Heimtextil 2020

Ausgabe: 
09/2019
Wachstum gibt es im internationalen Bereich
Sabine Scharrer, Leiterin der Heimtextil, zur kommenden 50. Ausgabe der Messe
 
In wenigen Monaten wird die 50. Ausgabe der Messe Heimtextil stattfinden (7. bis 10. Januar 2020). Das Jubiläum kommt zu keiner einfachen Zeit: Die Resonanz auf die Veranstaltung ist zumindest bei deutschen Ausstellern und Besuchern schon einmal größer gewesen. International gesehen hat die Heimtextil indes nach wie vor große Strahlkraft. eurodecor-Redakteur Alexander Radziwill sprach in Frankfurt mit Sabine Scharrer, seit Mai 2016 Leiterin der Heimtextil, über den Wandel in der Branche und die anstehende Messe.
 
Die Heimtextil hat mit mangelndem Zuspruch aus dem deutschsprachigen Raum zu kämpfen. Unsere Leser sagen uns oft, dass sie gern und viel mit Stoffen arbeiten. Betrachtet man die Besucherzahlen der Heimtextil, spiegelt sich das nur bedingt wider. Woran liegt das Ihrer Ansicht nach?
Man muss sicher sehen, auf welchen Markt sich das bezieht. Handel, Raumausstatter und Hersteller leiden unter Konzentrationsprozessen, und das bildet auch eine Leitmesse wie die Heimtextil ab.

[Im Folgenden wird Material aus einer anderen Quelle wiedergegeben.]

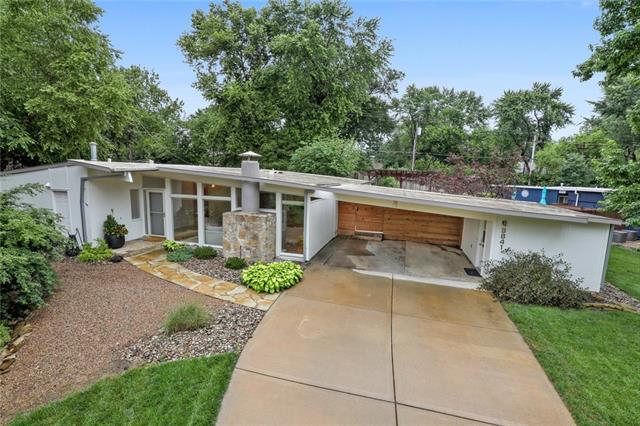 9841 Chadwick Drive Property Photo 1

Wo die Heimtextil wächst – auf Besucher- und Ausstellungsseite – ist der internationale Bereich. Wir haben inzwischen nur noch zehn Prozent deutsche Aussteller. Wir wachsen dagegen mit Ausstellern in erster Linie aus dem europäischen Bereich. Die Marktverschiebung trifft den deutschen Markt, aber auch zum Beispiel Italien und Belgien. Wir sprechen bei den Raumausstattern, wenn man sie von dem betrachtet, wo die Heimtextil herkommt, von einer Kernzielgruppe. Aber diese Gruppe ist rückläufig. Immer weniger Endverbraucher lassen sich vom Raumausstatter ein Fenster gestalten und kaufen Fertigprodukte online oder im filialisierten Handel. Und dann haben Raumausstatter zudem das Thema des Nachwuchsmangels.
 
Was tun Sie, um diesen Besucherschwund aufzuhalten oder gar zurückzudrehen?
Wir haben Programme, um speziell Raumausstattern den Messebesuch möglichst zu erleichtern, wir bieten kostenlosen Eintritt im Insider-Programm, machen geführte Touren, die auf spezielle Bedürfnisse abgestimmt sind, wir unterstützen das DecoTeam, die Trends der Heimtextil für den Raumausstatter abzuleiten und zu inszenieren. Und das wird auch sehr positiv bewertet.
 
Das DecoTeam macht unbestritten einen tollen Job. Die Dinge, die Sie ansprechen, existieren aber schon viele Jahre. Da gibt es immer wieder Veränderungen, aber im Prinzip bleibt vieles mehr oder weniger gleich. Ist das der Weg, um, sagen wir, gerade auch jüngere Raumausstatter nach Frankfurt zu locken?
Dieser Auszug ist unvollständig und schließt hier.